|Dana Brown, January 2006|
Because only people like me, journalists, use words like "interview" while the rest of you would have phrased that question like this:
Have any of you ever wondered what it would be like to go back in time and talk to a younger version of yourself?
You know what I mean.
This blog has been quiet all week.
It's not because I'm so busy in life.
Life really isn't all that busy.
Sure, there was a week of work, and that little national TV show I produce and all.
And there was the commuting, and cooking and all that.
There was not the gym.
But really, honestly, my mind has been overrun with possibilities this week.
Every extra second I've had has been occupied with a lot of mental exercise.
I'm not at a position to share details.
It's nothing bad!
It's not a baby.
It's just that I'm old enough and mature enough now to not go there publicly, until it's the right time.

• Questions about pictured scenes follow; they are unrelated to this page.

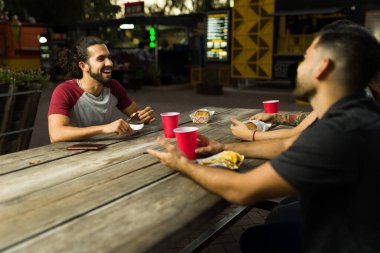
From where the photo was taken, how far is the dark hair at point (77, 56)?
293 cm

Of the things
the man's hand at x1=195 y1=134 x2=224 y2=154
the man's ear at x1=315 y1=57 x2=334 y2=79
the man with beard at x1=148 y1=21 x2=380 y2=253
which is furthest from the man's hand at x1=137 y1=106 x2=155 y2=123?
the man's ear at x1=315 y1=57 x2=334 y2=79

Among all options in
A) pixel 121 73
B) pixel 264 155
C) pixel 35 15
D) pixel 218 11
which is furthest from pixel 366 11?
pixel 35 15

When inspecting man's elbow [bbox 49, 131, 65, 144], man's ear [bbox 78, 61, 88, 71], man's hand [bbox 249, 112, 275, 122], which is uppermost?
man's ear [bbox 78, 61, 88, 71]

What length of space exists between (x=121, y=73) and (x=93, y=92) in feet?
37.8

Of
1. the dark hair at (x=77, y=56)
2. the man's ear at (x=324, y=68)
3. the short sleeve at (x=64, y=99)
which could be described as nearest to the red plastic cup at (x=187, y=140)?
the man's ear at (x=324, y=68)

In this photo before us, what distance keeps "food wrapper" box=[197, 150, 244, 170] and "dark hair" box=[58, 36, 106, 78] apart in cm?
161

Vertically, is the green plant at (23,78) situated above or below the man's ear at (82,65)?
below

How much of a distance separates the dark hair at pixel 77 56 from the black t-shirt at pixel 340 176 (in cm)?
213

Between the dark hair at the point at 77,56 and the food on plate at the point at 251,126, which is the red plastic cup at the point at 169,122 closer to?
the food on plate at the point at 251,126

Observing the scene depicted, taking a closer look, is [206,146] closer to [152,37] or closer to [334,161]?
[334,161]

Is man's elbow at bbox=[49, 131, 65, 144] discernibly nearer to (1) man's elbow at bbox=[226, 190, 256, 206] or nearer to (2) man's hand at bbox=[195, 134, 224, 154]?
(2) man's hand at bbox=[195, 134, 224, 154]

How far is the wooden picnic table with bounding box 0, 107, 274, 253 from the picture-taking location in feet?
3.56

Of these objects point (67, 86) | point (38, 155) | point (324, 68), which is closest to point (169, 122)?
point (38, 155)

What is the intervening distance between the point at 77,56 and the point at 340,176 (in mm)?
2350
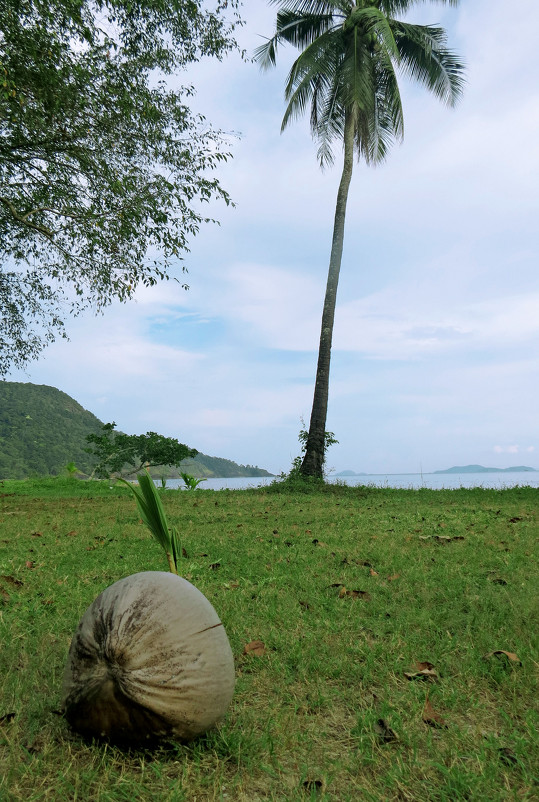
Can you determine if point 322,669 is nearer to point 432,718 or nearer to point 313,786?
point 432,718

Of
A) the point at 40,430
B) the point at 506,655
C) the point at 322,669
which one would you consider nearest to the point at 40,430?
the point at 40,430

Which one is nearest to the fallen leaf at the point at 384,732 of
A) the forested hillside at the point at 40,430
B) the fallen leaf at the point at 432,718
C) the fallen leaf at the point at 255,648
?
the fallen leaf at the point at 432,718

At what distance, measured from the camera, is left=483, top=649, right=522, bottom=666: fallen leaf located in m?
2.81

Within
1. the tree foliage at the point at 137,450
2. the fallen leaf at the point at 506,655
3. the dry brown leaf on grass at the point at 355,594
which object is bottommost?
the fallen leaf at the point at 506,655

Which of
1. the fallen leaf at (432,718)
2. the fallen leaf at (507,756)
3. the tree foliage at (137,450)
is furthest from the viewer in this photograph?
the tree foliage at (137,450)

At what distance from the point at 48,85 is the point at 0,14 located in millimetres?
1187

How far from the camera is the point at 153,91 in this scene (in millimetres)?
11992

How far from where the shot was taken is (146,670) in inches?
76.1

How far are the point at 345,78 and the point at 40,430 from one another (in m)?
32.1

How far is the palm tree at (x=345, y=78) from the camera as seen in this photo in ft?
50.2

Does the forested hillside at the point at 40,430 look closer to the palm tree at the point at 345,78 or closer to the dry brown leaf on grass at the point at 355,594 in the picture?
the palm tree at the point at 345,78

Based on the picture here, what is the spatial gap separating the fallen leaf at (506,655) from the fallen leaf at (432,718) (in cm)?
68

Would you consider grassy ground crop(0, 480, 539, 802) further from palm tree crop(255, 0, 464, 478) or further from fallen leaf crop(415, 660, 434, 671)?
palm tree crop(255, 0, 464, 478)

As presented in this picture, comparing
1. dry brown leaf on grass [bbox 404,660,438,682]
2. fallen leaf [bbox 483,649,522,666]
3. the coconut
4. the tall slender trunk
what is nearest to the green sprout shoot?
the coconut
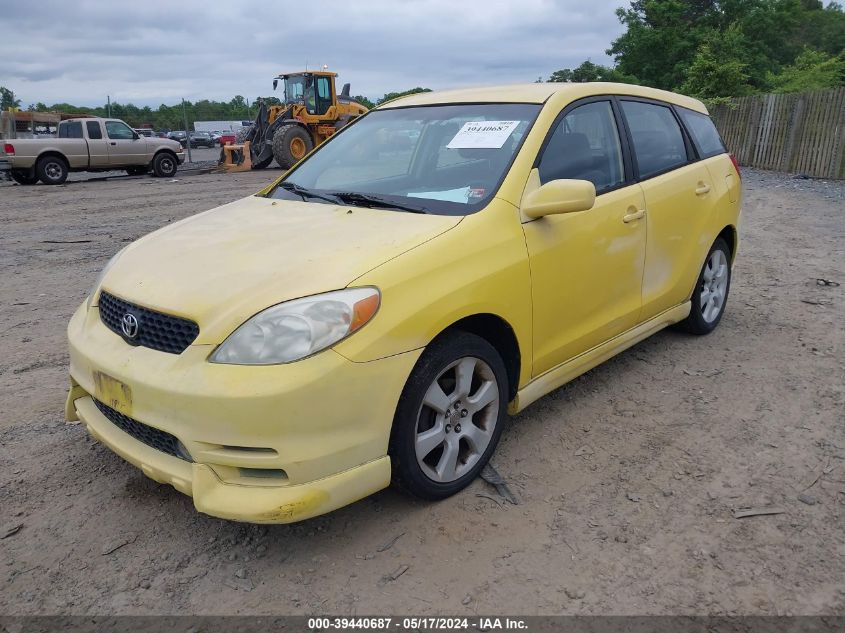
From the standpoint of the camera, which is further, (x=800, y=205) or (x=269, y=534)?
(x=800, y=205)

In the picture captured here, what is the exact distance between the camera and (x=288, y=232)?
2.99m

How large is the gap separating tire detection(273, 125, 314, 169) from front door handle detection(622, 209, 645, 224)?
16465mm

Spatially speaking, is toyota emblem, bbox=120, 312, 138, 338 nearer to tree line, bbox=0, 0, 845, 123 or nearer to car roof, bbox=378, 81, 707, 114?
car roof, bbox=378, 81, 707, 114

I have been trying to talk to the younger version of myself.
I need to hear from her.
Her experiences are valuable input for me right now as I ponder.
Time and space have a way of changing what was reality.
In a good way, of course!
Wounds are healed, experiences are romanticized, because they move from the "current experience" file in our brain - to the - "awww, those were good times" file.
You know what I mean?
I feel like I'm chasing the years of my life.
And having coffee with 26 year old Dana Brown.
She's talented, and going places, and wittty.
But she definitely didn't know it all!
Having a journal and a blog really helps with going back in time and interviewing yourself.
What a gift.
I have a good memory.
But, there is so much I wouldn't remember if I hadn't written it down.